Braving the Black-and-White

You can’t figure out whether it’s a bad dream or just a dream. You’re gliding down an escalator towards a large, subterranean space. All you see is black and white, as if color has been banished from the building. Despite your misgivings, the escalator delivers you into the monochromatic morass. Shoulder-to-shoulder suits explain the chromatic deficit. Interactions are formal, even stilted. Snippets of banter range from the banal to the arcane. You question whether you could cast a cogent contribution into any of the conversations, whether you really belong here. You pinch yourself; you try to shake yourself awake. And you realize… it’s not a bad dream. It’s not a dream at all. It’s ISSCC, one of the least commercial of conferences for chip makers. You’re in a foyer full of engineers on a coffee break between sessions. Not a logo or company banner in sight. Marketing dudes not welcome. It’s about substance, not style. Go technical or go home.

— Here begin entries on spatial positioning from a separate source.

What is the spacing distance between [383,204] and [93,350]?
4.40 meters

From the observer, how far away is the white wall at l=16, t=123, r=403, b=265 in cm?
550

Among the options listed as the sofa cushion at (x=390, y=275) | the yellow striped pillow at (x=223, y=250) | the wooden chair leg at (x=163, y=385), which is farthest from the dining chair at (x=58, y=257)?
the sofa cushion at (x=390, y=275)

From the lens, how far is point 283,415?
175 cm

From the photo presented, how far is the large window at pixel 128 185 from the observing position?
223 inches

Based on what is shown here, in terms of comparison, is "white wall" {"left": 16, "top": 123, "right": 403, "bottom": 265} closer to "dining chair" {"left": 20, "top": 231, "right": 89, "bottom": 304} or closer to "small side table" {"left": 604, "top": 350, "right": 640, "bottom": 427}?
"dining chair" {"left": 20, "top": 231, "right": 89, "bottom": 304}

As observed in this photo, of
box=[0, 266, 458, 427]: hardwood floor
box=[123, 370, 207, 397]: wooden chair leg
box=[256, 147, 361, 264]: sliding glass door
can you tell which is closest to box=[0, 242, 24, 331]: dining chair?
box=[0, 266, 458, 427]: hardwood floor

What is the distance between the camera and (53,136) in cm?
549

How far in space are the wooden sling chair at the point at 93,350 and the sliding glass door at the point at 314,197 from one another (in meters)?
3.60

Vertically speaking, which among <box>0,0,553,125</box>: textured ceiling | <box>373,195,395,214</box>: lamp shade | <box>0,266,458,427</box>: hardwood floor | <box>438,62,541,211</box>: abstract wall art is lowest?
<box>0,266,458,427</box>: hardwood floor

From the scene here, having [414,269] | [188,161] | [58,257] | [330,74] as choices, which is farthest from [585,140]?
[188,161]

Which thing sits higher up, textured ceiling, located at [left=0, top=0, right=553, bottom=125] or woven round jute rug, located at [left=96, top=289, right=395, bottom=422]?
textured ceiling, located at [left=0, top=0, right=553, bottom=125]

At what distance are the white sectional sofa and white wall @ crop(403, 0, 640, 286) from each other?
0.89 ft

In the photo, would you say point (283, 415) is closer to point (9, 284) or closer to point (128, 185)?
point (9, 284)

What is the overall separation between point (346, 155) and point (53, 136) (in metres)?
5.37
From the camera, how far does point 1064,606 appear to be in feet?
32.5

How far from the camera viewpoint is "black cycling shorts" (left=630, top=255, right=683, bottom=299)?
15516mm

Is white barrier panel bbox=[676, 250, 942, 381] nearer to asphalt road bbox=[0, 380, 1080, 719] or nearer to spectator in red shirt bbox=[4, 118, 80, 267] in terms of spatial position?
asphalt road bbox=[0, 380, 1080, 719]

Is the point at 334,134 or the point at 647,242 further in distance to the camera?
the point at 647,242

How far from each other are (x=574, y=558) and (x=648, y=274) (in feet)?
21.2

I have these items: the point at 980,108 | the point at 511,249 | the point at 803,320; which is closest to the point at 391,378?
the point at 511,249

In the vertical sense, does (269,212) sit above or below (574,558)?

What’s interesting is that, at first impression, you would think that attendance numbers were thumbing their noses at the economy. Whispers are that the numbers were, in fact, down, but you wouldn’t know that if you stumbled in during a break. Released from their conference rooms, throngs of the techie-est of types choked the San Francisco sidewalks within a radius of several blocks of the conference venue.

ISSCC sessions tend to range from far-reaching general technology to very specific discussions of narrow issues. My tendency is to focus on the broader technological presentations, and those are typically embodied by technology-leading products: processors and memory. There’s actually one technology-leading product segment that’s nowhere to be found in the official line-up: that of FPGAs. FPGA makers send representatives and presumably benefit from the works that are reported, but no sessions are dedicated to FPGAs, and there were no papers related to FPGAs (that I could discern, anyway). At first blush, this would seem to be an obvious result of the duopoly in that business; Altera and Xilinx would only be sharing secrets with each other if they presented. Yes, there are other FPGA vendors, and no, my intent isn’t to trivialize them, but their contributions would be expected to be more sporadic; at least this year, none of them had anything to say.

You’d think the same might be the case for Intel and AMD, and yet both have a presence at ISSCC. Intel, in particular, is typically expected to make significant contributions to the curriculum. The last couple years, they’ve had two presentations in the main processor session: one where they present a chip at a higher level, followed by a more detailed one. So, somehow, in that even less-balanced duopoly, they still find a way to present.

While the sessions demonstrated numerous goals and benefits of the work done, no single theme stuck out more than power reduction. Everybody seems to have their eye on the energy bill. Whether it meant dealing with active power, leakage current, or inactive sections of circuitry, most circuit innovations were presented in light of their power implications as a primary or immediate secondary consideration: either they reduced power or they didn’t increase power appreciably.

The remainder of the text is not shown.